The stream of oil became a light drizzle.

“Dad. Put down the barrel. Now.”

His lips trembled as his attention shifted away, focused on the small delivery ship not a body’s length away from him. “She loved flying,” he murmured. “She loved her ships.”

“Dad. Dad—!”

Standing, her dad heaved the barrel into the back window of the ship. A hairline fracture cobwebbed out on the glass.

“Not my ship!” Scarlet dropped the hammer and ran for him, stumbling her way over tools and debris.
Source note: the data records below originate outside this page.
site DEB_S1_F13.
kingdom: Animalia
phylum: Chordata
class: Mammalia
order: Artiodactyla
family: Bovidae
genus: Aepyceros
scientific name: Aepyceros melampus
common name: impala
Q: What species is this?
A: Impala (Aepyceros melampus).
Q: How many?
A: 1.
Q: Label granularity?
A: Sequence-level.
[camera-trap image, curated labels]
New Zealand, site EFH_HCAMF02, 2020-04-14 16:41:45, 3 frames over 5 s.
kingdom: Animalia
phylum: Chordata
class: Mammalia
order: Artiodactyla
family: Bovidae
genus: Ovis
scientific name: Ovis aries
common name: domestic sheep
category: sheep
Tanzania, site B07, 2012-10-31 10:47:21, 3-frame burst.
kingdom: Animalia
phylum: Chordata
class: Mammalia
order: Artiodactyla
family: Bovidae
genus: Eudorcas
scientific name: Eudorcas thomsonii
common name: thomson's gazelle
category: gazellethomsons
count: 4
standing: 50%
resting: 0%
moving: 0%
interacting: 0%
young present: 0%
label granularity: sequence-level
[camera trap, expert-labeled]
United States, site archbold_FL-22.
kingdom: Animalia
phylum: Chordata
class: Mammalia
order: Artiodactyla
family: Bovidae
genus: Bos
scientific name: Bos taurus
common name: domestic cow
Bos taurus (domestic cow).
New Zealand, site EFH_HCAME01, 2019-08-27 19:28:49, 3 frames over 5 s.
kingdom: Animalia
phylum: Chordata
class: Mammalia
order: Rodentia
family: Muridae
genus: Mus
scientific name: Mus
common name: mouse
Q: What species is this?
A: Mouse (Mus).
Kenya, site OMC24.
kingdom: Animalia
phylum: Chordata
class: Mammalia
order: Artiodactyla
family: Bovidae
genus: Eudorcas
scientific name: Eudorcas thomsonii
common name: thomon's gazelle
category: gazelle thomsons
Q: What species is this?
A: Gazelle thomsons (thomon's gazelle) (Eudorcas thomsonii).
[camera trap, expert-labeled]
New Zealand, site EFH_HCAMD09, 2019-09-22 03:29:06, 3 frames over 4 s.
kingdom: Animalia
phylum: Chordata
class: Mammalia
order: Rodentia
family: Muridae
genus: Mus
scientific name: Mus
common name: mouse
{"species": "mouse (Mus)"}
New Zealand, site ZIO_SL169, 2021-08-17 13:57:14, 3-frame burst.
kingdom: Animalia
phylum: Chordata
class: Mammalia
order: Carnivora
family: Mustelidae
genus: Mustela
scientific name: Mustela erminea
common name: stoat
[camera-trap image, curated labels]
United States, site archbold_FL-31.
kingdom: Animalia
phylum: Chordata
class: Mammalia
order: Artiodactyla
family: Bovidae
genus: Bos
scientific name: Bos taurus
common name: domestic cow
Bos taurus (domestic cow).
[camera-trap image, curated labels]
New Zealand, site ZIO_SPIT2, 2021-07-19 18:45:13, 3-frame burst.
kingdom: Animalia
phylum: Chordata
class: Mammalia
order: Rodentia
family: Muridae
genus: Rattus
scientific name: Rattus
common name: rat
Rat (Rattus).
The glass shattered with the second hit and her dad was already hauling himself through the shards.

Stop it!” Scarlet grabbed him around the waist and dragged him out of the ship. “Leave it alone!”

He thrashed in her hold, his knee catching Scarlet in the side, and they both fell onto the floor. A canister bit into Scarlet’s thigh but all she could think about was tightening her hold on her dad, trying to lock his swinging arms to his sides. Blood was on his hands where he’d grabbed the broken glass, and a gash in his side was already turning crimson.

“Let me go, Scar. I’m going to find it. I’m going to—”

He cried out as he was lifted away from her. Instinctively, Scarlet clung, still trying to subdue him until she realized that Wolf was there, dragging her dad to his feet. She let go, panting. One hand went to rub her throbbing hip.